>> Begin MATERIAL PROVIDED

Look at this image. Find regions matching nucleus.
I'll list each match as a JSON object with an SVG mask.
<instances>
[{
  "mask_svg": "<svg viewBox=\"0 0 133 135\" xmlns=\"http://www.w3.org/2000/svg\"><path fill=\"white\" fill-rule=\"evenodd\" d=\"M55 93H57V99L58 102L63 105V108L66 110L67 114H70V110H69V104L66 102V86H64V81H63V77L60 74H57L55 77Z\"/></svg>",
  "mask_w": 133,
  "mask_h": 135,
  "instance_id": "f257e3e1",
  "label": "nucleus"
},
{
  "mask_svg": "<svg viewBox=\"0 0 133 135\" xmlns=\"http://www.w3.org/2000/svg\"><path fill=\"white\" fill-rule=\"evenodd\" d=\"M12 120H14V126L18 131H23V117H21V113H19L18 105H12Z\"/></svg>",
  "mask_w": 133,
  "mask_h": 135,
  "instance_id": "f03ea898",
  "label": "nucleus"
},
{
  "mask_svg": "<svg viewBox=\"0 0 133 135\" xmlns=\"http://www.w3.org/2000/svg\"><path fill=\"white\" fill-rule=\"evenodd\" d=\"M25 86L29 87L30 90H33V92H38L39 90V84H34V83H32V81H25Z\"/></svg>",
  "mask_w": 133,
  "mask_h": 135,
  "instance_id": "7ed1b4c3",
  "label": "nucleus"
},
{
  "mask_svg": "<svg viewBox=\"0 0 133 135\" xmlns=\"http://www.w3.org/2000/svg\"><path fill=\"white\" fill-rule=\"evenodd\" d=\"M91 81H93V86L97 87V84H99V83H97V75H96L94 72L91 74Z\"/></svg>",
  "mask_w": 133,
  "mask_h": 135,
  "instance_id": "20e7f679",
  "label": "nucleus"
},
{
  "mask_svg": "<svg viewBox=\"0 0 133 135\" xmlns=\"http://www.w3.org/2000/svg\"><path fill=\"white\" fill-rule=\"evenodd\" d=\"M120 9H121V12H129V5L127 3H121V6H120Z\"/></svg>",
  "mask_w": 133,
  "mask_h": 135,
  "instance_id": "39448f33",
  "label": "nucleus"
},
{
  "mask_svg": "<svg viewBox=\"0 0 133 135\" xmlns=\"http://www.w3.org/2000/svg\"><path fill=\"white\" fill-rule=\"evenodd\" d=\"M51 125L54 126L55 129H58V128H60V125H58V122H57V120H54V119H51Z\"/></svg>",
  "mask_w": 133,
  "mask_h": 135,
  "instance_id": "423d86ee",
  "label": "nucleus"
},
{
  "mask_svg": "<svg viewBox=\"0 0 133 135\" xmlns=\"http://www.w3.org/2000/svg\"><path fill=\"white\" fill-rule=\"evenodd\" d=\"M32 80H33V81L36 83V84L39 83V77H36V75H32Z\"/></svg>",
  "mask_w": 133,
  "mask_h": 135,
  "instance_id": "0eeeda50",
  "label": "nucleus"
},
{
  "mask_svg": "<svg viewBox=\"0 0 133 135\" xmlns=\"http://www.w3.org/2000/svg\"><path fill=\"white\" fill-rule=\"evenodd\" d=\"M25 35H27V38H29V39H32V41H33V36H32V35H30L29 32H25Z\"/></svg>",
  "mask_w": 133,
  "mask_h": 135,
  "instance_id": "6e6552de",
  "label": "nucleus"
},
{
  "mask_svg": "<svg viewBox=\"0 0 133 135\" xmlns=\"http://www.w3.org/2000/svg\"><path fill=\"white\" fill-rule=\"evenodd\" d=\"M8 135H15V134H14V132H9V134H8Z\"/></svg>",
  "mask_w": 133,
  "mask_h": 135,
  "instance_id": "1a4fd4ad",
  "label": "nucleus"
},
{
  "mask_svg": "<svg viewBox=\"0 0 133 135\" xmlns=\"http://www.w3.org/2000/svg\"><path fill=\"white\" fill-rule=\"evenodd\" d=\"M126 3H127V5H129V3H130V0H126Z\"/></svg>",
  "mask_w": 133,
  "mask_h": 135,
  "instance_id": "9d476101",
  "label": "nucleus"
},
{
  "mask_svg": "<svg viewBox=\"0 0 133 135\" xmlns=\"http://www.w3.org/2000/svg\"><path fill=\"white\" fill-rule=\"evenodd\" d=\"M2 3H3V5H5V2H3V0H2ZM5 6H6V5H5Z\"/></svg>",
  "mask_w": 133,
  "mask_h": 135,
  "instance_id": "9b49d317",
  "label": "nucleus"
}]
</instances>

>> End MATERIAL PROVIDED

(YOUR TASK)
Retype the records word for word, from the start up to and including the line containing "93H57V99L58 102L63 105V108L66".

(FULL SOLUTION)
Look at this image. Find regions matching nucleus.
I'll list each match as a JSON object with an SVG mask.
<instances>
[{
  "mask_svg": "<svg viewBox=\"0 0 133 135\" xmlns=\"http://www.w3.org/2000/svg\"><path fill=\"white\" fill-rule=\"evenodd\" d=\"M55 93H57V99L58 102L63 105V108L66 110L67 114H70V110H69V104L66 102V86H64V81H63V77L60 74H57L55 77Z\"/></svg>",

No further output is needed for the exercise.